CAPITULO 2

Pero no siempre fui así, ¡no!, lo juro por Dios y por mi Virgen predilecta, la del Rocío: la Blanca Paloma.

Recuerdo mis primeros pinitos amorosos. Siempre, siempre, siempre creí en el amor. Hasta decidí guardar mi tesoro virginal para la mujer que un día colmara mis sueños. Era mi gran sacrificio. Me inmolaba por amor. Mientras mis amigos se vanagloriaban de haber pasado por… la piedra, ya me entendéis, yo continuaba con mi joya intacta. La comparaba con los demás cuando íbamos al baño, delante de los urinarios, y de sobra les ganaba. La tenía grande, según lo han confirmado todas. Sin embargo, en aquel entonces, por no usarla era el hazmerreír del barrio y del colegio y de Sevilla. El tonto, el santo, el iluso, el raro, el mari… eso, del que no se podía hablar según qué cosas en su presencia.

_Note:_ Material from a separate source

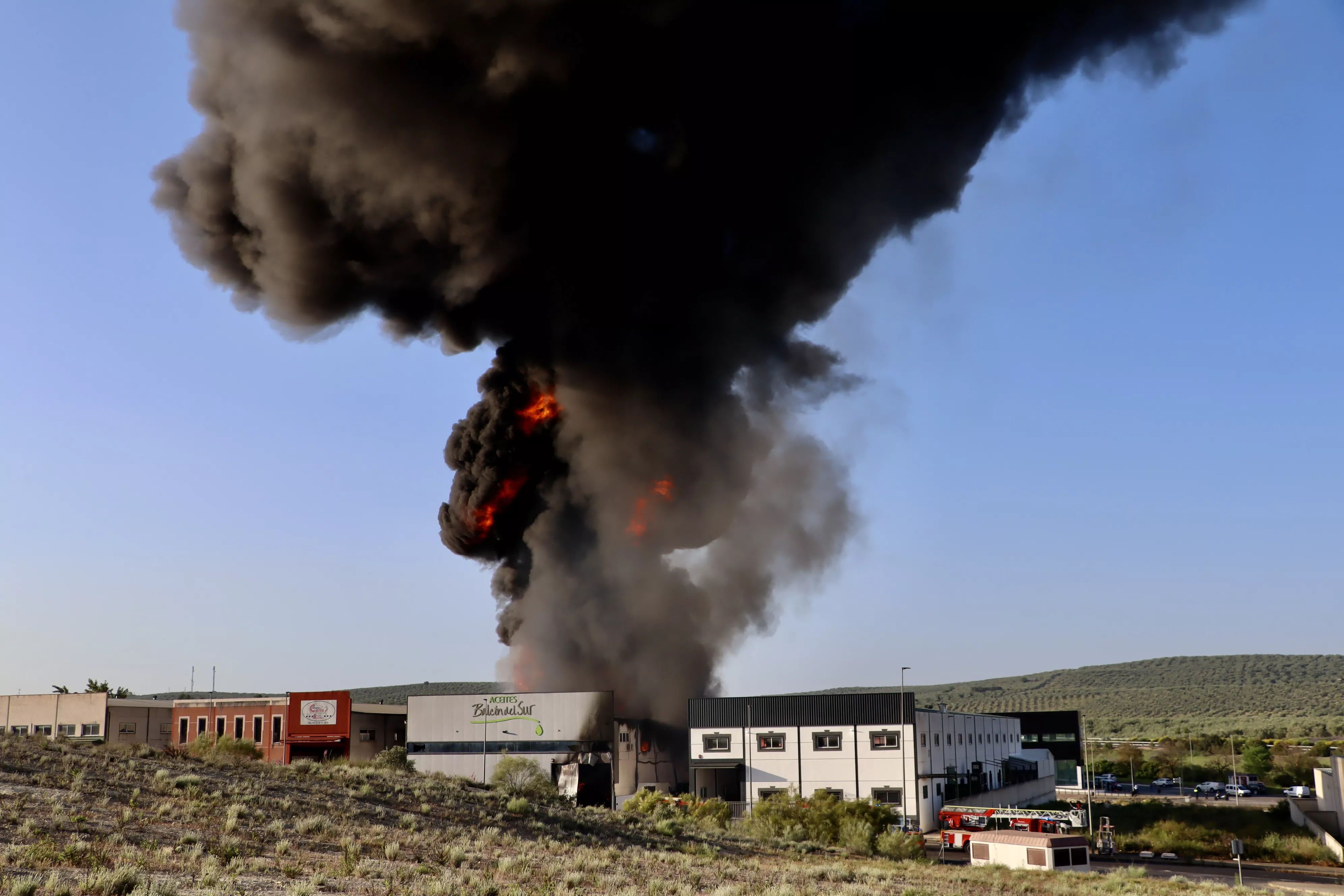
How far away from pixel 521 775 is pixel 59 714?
118ft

Pasaba las horas imaginando mi vida soñada, la de los libros que leía mi madre, Austen, Flaubert, Brontë…, desgarradas historias de amor rebosantes de suspiros, lágrimas e imposibles, mientras mis amigos se la pelaban a destajo; los muy ordinarios. «¡Paco, Paco, ven aquí! ¡Mira qué tetas, las de Enriqueta… Paco!», me gritaban asomados a la ventana de la vecina, pero yo no me inmutaba. Mi mundo se movía en una dimensión elegante y honrosa. Quería estar cuando mi Alma pasara por el Parque. Ella era lo único que me motivaba. Verla desfilar cogida de la mano de sus amigas; riendo con esa risa fresca de cascada loca que el Guadalquivir hubiera querido para sí. Tenía aquella cabellera desbocada de potra salvaje que acariciaba su cintura, al ritmo de un flamenco mudo, a cada paso que daba. Mis ojos tarareaban sus andares hasta perderla en el giro final de la última esquina. No me atrevía a mirarla de frente ni ella tampoco, pero aprendimos a saber que nos gustábamos por el mutuo rubor de las mejillas. Era como si me hubiesen pegado dos inmensas cachetadas que no dolían pero quedan marcadas hasta la hora de la cena, temido momento en que mi padre gritaba: «Manuelaaaa, ¿has visto a Currito?… Este niño ha vuelto a coger el sarampión». Pero ella sabía que de sarampión nada de nada; o tal vez sí, otra clase de sarampión, el que me había contagiado mi Alma, que además de virulento sería del todo incurable. Estaba perdidamente enamorado de la hija de don Lucio Martineo Zurita y González, tres veces Grande de España. ¡Date por jodido!